▶ _Work to complete_:
Nothing but the lines from the line with "What is the distance in" through the end of the data is to be copied, and each is to be copied exactly.

▶ _Exercise data_:
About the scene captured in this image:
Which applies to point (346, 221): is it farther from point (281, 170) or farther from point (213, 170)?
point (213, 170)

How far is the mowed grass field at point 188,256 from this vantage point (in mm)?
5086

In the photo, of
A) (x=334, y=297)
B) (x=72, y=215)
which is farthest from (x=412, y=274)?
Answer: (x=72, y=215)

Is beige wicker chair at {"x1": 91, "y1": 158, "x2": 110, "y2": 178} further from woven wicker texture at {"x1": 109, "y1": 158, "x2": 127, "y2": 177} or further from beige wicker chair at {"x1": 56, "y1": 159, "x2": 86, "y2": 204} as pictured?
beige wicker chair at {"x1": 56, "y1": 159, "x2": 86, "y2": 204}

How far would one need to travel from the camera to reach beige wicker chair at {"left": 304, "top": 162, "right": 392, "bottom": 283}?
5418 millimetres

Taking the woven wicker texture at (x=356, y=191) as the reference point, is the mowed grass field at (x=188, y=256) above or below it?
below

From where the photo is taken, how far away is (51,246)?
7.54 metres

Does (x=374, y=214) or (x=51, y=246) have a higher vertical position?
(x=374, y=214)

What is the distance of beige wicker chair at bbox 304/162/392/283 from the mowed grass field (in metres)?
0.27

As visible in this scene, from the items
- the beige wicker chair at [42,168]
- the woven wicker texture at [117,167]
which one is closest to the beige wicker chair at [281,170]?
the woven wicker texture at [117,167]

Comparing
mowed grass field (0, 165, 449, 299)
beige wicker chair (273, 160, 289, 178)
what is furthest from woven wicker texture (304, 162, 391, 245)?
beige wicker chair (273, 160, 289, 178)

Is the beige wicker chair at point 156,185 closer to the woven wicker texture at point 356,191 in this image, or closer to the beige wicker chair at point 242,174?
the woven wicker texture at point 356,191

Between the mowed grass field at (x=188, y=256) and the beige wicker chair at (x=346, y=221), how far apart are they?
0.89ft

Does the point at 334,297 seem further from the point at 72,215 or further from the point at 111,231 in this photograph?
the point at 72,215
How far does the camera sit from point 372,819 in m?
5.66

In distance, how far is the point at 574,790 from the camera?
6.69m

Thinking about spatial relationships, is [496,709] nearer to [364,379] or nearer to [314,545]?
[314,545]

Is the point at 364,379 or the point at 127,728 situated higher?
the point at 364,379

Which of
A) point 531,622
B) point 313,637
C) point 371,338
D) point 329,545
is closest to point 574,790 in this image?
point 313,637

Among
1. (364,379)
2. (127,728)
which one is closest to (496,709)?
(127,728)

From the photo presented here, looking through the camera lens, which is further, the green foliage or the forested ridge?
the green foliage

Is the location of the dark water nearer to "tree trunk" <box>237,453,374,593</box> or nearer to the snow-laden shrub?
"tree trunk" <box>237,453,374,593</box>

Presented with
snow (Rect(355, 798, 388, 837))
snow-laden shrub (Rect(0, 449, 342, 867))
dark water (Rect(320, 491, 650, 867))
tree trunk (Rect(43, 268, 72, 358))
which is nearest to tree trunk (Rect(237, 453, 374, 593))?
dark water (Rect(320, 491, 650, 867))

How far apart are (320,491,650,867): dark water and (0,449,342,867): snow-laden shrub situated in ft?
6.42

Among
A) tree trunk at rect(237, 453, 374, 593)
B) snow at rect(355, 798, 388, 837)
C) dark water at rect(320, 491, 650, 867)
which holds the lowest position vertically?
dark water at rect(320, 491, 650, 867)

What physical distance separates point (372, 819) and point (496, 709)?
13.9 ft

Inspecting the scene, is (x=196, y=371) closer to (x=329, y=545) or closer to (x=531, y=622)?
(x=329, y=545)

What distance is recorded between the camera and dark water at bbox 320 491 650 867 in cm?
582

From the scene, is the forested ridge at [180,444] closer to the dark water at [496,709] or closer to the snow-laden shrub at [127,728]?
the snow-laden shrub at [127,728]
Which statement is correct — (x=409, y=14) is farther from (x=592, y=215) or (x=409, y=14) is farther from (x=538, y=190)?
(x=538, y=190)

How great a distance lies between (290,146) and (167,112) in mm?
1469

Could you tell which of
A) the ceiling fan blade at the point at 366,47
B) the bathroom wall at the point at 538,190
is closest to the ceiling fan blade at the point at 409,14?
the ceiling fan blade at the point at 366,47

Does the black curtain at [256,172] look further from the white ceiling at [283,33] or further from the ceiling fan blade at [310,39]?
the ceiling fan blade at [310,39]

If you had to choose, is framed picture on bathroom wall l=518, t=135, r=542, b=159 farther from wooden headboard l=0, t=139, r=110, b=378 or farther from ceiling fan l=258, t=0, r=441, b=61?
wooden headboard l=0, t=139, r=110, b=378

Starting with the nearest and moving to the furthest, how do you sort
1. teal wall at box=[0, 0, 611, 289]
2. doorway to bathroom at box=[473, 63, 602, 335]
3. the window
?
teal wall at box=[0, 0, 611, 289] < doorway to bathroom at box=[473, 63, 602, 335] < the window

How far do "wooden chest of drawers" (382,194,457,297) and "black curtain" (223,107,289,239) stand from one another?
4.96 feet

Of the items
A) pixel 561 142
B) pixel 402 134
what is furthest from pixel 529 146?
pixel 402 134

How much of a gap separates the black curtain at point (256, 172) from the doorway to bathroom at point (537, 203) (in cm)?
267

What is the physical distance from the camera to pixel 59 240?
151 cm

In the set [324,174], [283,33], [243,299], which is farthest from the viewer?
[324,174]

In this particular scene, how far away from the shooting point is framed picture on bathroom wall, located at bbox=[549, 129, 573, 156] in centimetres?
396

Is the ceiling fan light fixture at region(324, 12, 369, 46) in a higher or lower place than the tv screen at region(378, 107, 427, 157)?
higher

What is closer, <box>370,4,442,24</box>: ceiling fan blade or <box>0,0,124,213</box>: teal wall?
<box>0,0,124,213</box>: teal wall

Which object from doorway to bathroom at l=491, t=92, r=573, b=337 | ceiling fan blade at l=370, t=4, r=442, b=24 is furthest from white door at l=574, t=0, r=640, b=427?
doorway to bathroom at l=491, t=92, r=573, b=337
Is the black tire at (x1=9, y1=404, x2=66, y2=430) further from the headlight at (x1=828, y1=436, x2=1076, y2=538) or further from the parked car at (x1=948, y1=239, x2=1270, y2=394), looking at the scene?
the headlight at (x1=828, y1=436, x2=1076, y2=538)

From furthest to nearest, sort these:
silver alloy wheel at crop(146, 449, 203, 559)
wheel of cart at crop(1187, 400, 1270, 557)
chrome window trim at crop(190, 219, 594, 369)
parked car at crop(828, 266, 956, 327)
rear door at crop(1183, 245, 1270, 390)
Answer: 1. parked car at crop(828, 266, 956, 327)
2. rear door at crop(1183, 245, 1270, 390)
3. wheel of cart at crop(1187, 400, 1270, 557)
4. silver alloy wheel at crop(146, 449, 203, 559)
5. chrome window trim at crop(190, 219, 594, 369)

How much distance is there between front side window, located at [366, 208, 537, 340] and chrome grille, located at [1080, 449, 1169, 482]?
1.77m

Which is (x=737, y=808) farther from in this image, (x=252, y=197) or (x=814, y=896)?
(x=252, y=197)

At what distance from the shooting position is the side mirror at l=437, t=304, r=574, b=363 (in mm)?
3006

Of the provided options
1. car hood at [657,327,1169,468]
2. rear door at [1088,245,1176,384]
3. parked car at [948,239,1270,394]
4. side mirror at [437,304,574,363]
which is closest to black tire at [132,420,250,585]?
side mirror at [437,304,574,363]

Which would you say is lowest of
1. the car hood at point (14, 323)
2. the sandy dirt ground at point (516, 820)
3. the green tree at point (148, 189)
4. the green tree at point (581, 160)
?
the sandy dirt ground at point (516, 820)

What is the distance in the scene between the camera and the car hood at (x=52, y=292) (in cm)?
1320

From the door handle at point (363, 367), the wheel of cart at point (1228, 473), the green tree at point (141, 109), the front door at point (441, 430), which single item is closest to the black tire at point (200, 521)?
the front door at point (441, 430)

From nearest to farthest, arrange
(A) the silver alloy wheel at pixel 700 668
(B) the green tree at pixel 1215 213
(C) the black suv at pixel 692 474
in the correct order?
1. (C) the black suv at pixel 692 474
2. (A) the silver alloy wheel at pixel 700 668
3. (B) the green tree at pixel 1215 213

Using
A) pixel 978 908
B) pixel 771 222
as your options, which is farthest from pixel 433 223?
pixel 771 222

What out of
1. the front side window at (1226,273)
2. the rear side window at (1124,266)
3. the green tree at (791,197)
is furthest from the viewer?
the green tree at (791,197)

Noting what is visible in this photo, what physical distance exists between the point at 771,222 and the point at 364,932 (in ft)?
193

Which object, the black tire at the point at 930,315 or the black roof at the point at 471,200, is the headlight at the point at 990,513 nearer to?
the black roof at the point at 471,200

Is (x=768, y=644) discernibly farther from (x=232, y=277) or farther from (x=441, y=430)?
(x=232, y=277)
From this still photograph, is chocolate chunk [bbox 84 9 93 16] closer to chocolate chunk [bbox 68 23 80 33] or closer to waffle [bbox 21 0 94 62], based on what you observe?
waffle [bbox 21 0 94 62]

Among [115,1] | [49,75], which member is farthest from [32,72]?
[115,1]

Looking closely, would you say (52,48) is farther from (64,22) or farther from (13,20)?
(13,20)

▶ _Complete response_:
What is the distance in the scene between the camera and the car hood at (x=52, y=292) (in cm)?
1320

From the door handle at point (363, 367), the wheel of cart at point (1228, 473), the green tree at point (141, 109), the front door at point (441, 430), which single item is closest to the black tire at point (200, 521)?
the front door at point (441, 430)

From nearest to farthest, arrange
(A) the silver alloy wheel at pixel 700 668
(B) the green tree at pixel 1215 213
(C) the black suv at pixel 692 474
in the correct order?
1. (C) the black suv at pixel 692 474
2. (A) the silver alloy wheel at pixel 700 668
3. (B) the green tree at pixel 1215 213

Using
A) pixel 978 908
B) pixel 771 222
as your options, which is farthest from pixel 433 223?
pixel 771 222

What out of
1. the front side window at (1226,273)
2. the rear side window at (1124,266)
3. the green tree at (791,197)
is furthest from the viewer?
the green tree at (791,197)

Noting what is visible in this photo, what physical distance exists between the point at 771,222 and the point at 364,932 (in ft)?
193

Which object, the black tire at the point at 930,315 or the black roof at the point at 471,200, is the headlight at the point at 990,513 nearer to?
the black roof at the point at 471,200

Is (x=768, y=644) discernibly farther from (x=232, y=277) or farther from (x=441, y=430)?
(x=232, y=277)
From this still photograph, is chocolate chunk [bbox 84 9 93 16] closer to chocolate chunk [bbox 68 23 80 33] or closer to waffle [bbox 21 0 94 62], based on what you observe?
waffle [bbox 21 0 94 62]

Among [115,1] | [49,75], which member is farthest from [32,72]?
[115,1]

Looking closely, would you say (52,48) is farther from (64,22) or farther from (13,20)?
(13,20)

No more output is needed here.